# Can I cook on a random piece of hot rolled steel after I remove the mill scale?



## Kabe (Jun 25, 2019)

i bought a thick piece of hot rolled steel from a cutoff bin. I have no idea what kind of steel it is or how it was treated. 

I think I have removed the mill scale by soaking it in vinegar for 24 hours. I plan on seasoning it. After that, am I good to cook on it?

I heard that it could have been pickled and then it wouldn’t be usable. I’ve heard that it’s fine. I don’t know what to believe. Is there a way to tell if it’s been pickled?


----------



## dward51 (Jun 26, 2019)

If it's got mill scale on it, it sounds like raw steel. 

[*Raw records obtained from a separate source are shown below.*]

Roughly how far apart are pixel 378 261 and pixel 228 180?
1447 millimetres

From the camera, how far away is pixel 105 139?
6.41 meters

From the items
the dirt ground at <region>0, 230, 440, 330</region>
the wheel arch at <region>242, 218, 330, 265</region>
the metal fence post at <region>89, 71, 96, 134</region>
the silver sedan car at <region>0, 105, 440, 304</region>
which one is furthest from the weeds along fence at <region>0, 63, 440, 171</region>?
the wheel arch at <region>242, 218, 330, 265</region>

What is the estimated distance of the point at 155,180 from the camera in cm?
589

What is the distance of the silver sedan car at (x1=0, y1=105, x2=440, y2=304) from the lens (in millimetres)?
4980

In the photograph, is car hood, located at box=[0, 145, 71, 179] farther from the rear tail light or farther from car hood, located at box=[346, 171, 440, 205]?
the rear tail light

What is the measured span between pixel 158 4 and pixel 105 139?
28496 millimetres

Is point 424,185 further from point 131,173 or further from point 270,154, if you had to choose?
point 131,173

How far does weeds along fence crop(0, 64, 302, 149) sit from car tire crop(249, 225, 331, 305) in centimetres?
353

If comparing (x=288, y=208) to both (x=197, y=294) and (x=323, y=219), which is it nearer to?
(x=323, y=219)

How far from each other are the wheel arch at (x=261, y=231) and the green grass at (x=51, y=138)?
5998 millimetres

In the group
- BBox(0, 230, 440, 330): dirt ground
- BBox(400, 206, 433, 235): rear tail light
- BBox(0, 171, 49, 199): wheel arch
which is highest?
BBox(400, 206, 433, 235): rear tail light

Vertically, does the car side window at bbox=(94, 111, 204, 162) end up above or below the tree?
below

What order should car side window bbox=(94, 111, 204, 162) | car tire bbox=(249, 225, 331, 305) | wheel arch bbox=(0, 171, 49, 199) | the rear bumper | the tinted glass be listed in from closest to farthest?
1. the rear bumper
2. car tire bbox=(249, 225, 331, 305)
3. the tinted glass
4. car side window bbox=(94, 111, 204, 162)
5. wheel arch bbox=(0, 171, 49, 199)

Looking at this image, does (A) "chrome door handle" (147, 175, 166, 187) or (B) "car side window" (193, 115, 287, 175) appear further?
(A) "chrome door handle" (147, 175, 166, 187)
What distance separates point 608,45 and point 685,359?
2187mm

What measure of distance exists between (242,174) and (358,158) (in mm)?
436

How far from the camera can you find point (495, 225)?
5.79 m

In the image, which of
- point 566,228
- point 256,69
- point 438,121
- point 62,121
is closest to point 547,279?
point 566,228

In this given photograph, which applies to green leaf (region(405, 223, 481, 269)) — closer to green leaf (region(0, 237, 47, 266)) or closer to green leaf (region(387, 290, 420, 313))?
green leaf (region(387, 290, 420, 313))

As to "pickled steel", it is my understanding that pickling is using an acid to remove surface impurities such as the mill scale.  If you have scale, I doubt it's pickled.  Also the acids are usually common ones and really should not matter. Your vinegar soak is a mild version of the commercial pickling process anyway as vinegar is a fairly mild acid.

The only thing I know would be a problem was if it was galvanized or zinc plated. Heating galvanized steel above a certain point releases the zinc fumes and those can make you very sick (google metal fume fever).  Again if you have mill scale, it does not sound like it is galvanized or zinc coated.  If you have any concerns of chemicals, remember you can always burn them off in a long high heat session before seasoning.  Most treatments will only off gas so much and when they are done, they are done.

You could alway's hit it with a grinder or sand it to the raw metal if you had concerns of coatings (and to remove residual scale).  Then use a good quality food oil to season.  America's test kitchen recommends flaxseed oil.  The more unsaturated the oil, the better the carbon seal it leaves on your steel.  Also once seasoned, do not put soap on it to clean.  Just use water and heat, and add a light coating of a cooking oil before putting it away to prevent rust. Basically treat it like a seasoned cast iron pan after that.


----------



## Fueling Around (Jun 27, 2019)

Acid soak doesn't remove scale from hot roll.
It also doesn't reduce a zinc (galvanize) plate to safe levels to use for food.

Hot roll scale is simply an oxidation layer you want to remove by sanding then wire wheel down to the raw steel.  Apply animal or vegetable oil to season.
Personally, I use lard in my cast iron.


----------



## Jonok (Jun 27, 2019)

Just take a flap wheel to it until it’s shiny, then season it as you would cast iron.


----------